The Capanda Dam in Malanje Province was finished in 2004, providing hydroelectric power to the region and assisting its irrigation. The Cambambe Hydroelectric Power Station also lies on the river, with the Lauca Dam under construction. The Barra do Kwanza, the mouth of the river, is gradually being developed for tourism, including a golf course.
The Church of Nossa Senhora da Victoria stands near the banks of the Cuanza River in Massanganu, Province of Kwanza-Norte, Angola.

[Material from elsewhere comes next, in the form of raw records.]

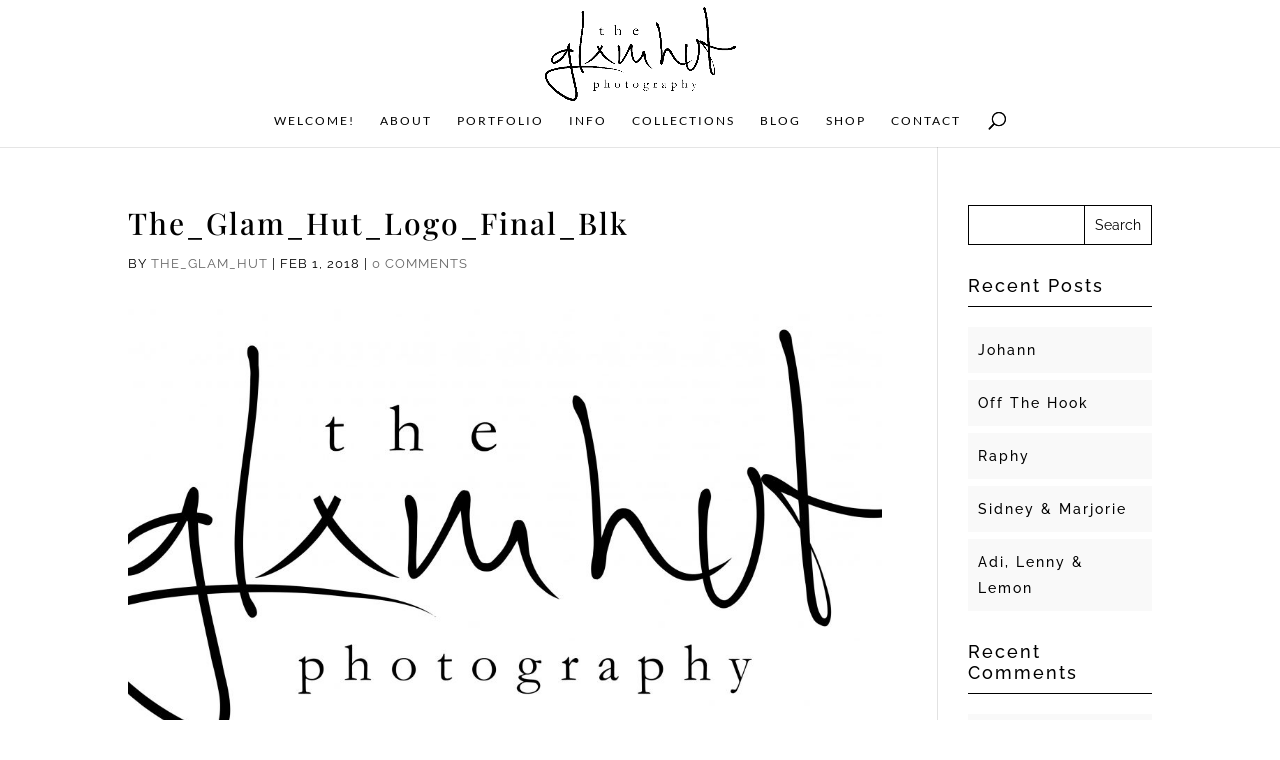

--- FILE ---
content_type: text/css
request_url: https://theglamhut.co.uk/wp-content/themes/Folio_Installable_Theme/style.css?ver=4.18.1
body_size: 57
content:
/*
Theme Name: Folio
Theme URI: http://www.thedesignspace.co
Template: Divi
Author: The Design Space Co
Description: A Child Theme for Divi by The Design Space Co
Version: 1.0.1473092495
Updated: 2016-09-05 16:21:35

*/

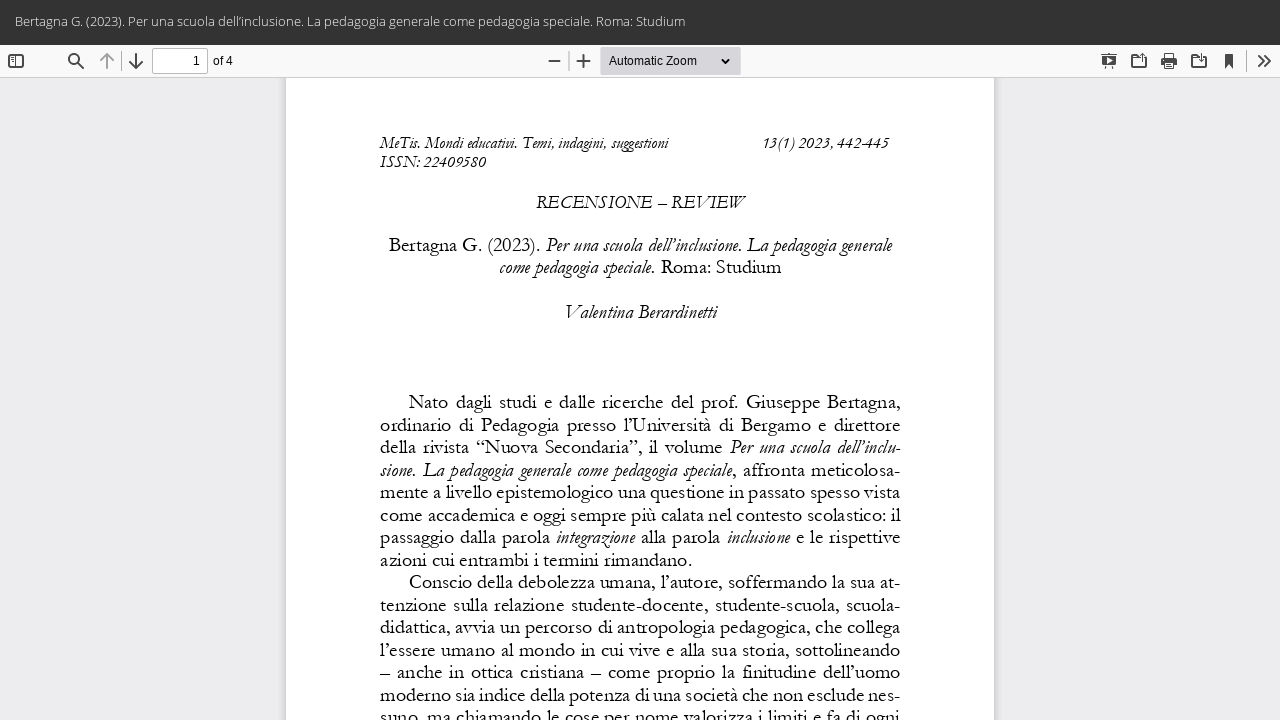

--- FILE ---
content_type: text/html; charset=utf-8
request_url: https://metisjournal.it/index.php/metis/article/view/605/522
body_size: 846
content:
<!DOCTYPE html>
<html lang="it-IT" xml:lang="it-IT">
<head>
	<meta http-equiv="Content-Type" content="text/html; charset=utf-8" />
	<meta name="viewport" content="width=device-width, initial-scale=1.0">
	<title>Guarda Bertagna G. (2023). Per una scuola dell’inclusione. La pedagogia generale come pedagogia speciale. Roma: Studium</title>

	
<link rel="icon" href="https://metisjournal.it/public/journals/1/favicon_it_IT.ico" />
<meta name="generator" content="Open Journal Systems 3.3.0.22" />
<link rel="alternate" type="application/atom+xml" href="https://metisjournal.it/index.php/metis/gateway/plugin/AnnouncementFeedGatewayPlugin/atom">
<link rel="alternate" type="application/rdf+xml" href="https://metisjournal.it/index.php/metis/gateway/plugin/AnnouncementFeedGatewayPlugin/rss">
<link rel="alternate" type="application/rss+xml" href="https://metisjournal.it/index.php/metis/gateway/plugin/AnnouncementFeedGatewayPlugin/rss2">
	<link rel="stylesheet" href="https://metisjournal.it/index.php/metis/$$$call$$$/page/page/css?name=bootstrapTheme-yeti" type="text/css" /><link rel="stylesheet" href="https://metisjournal.it/public/journals/1/styleSheet.css?d=2024-05-17+13%3A38%3A05" type="text/css" />
	<script src="https://metisjournal.it/lib/pkp/lib/vendor/components/jquery/jquery.min.js?v=3.3.0.22" type="text/javascript"></script><script src="https://metisjournal.it/lib/pkp/lib/vendor/components/jqueryui/jquery-ui.min.js?v=3.3.0.22" type="text/javascript"></script><script src="https://metisjournal.it/lib/pkp/js/lib/jquery/plugins/jquery.tag-it.js?v=3.3.0.22" type="text/javascript"></script><script src="https://metisjournal.it/plugins/themes/bootstrap3/bootstrap/js/bootstrap.min.js?v=3.3.0.22" type="text/javascript"></script>
</head>
<body class="pkp_page_article pkp_op_view">

		<header class="header_view">

		<a href="https://metisjournal.it/index.php/metis/article/view/605" class="return">
			<span class="pkp_screen_reader">
									Ritorna ai dettagli dell'articolo
							</span>
		</a>

		<a href="https://metisjournal.it/index.php/metis/article/view/605" class="title">
			Bertagna G. (2023). Per una scuola dell’inclusione. La pedagogia generale come pedagogia speciale. Roma: Studium
		</a>

		<a href="https://metisjournal.it/index.php/metis/article/download/605/522/4017" class="download" download>
			<span class="label">
				Scarica
			</span>
			<span class="pkp_screen_reader">
				Scarica PDF
			</span>
		</a>

	</header>

	<script type="text/javascript">
		// Creating iframe's src in JS instead of Smarty so that EZProxy-using sites can find our domain in $pdfUrl and do their rewrites on it.
		$(document).ready(function() {
			var urlBase = "https://metisjournal.it/plugins/generic/pdfJsViewer/pdf.js/web/viewer.html?file=";
			var pdfUrl = "https://metisjournal.it/index.php/metis/article/download/605/522/4017";
			$("#pdfCanvasContainer > iframe").attr("src", urlBase + encodeURIComponent(pdfUrl));
		});
	</script>

	<div id="pdfCanvasContainer" class="galley_view">
				<iframe src="" width="100%" height="100%" style="min-height: 500px;" title="##submission.representationOfTitle##" allowfullscreen webkitallowfullscreen></iframe>
	</div>
	
</body>
</html>


--- FILE ---
content_type: text/css
request_url: https://metisjournal.it/public/journals/1/styleSheet.css?d=2024-05-17+13%3A38%3A05
body_size: -112
content:
.dropdown:hover ul {
    display: block;
}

Rich biodiversity has been found in the Angolan river, according to research reported on the Science and Development Network website. Angola's first biodiversity tally of the Kwanza River has so far found 50 fish species. Researchers from the National Fishing Research Institute and the South African Institute for Aquatic Biodiversity say genetic testing may reveal new species. Sport fishing includes tarpon.
Angola's currency, the kwanza, is named after the river. The river is also the namesake of the provinces of Cuanza Norte ("Cuanza North") and Cuanza Sul ("Cuanza South").